In Matter of Roge v. Valentine ( 280 N.Y. 268) it is stated: "The common-law rule has been changed to some extent by section 374-a of the Civil Practice Act." In sustaining the exclusion of entries made upon check stubs and cards the opinion further states, "It does not sufficiently appear in this case that the notations on the record cards and check stubs were made in the regular course of business and at the time of the transaction noted or within a reasonable time thereafter." The wife of the claimant testified to the making of the entries in this book in the regular course of business and at the time of the transaction recorded. The admissibility of the entries should not be confounded with the weight which the trier of the facts is required to give them.

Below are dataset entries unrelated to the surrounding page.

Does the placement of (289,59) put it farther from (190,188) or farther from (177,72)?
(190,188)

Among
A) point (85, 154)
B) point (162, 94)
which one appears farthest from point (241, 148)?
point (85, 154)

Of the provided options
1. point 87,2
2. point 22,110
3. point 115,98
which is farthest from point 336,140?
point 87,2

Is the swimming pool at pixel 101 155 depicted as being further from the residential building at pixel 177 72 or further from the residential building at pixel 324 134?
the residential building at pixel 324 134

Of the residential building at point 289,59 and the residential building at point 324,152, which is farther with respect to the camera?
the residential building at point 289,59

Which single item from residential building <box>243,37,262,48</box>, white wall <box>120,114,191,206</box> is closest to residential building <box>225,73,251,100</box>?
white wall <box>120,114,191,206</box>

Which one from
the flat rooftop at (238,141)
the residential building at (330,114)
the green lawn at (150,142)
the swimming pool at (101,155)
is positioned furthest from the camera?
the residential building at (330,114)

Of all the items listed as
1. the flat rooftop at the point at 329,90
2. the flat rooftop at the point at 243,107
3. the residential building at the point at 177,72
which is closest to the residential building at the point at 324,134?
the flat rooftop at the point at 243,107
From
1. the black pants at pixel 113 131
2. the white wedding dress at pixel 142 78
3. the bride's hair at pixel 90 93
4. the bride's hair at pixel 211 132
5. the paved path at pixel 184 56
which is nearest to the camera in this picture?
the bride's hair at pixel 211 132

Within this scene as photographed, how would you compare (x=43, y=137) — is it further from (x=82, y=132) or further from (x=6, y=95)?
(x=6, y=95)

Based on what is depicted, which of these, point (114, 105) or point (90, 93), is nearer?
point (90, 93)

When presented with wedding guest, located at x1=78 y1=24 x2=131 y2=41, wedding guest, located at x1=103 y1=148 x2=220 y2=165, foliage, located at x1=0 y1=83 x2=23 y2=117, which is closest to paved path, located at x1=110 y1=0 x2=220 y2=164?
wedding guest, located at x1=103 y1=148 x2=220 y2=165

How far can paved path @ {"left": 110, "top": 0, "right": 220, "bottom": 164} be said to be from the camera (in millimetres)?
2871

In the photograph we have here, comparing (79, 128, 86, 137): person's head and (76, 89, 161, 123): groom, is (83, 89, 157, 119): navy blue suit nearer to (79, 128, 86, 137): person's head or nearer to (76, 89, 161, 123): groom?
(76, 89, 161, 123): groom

The section says, "all other circumstances of the making of such writing or record, * * * may be shown to affect its weight, but they shall not affect its admissibility." It was error to exclude the entries. ( Harrison v. N.Y. Central R.R. Co., 255 App. Div. 183; Littmann v. Goldstein, Id. 540.) This is more impressive because the conclusion reached by the surrogate was at variance with the testimony of five witnesses, and justified only in his memorandum by the recital that claims of this kind should be established by clear and convincing proof.
The decree should be reversed on the law and facts and a new trial granted.
CRAPSER, J., concurs.
Decree of the surrogate affirmed, with costs.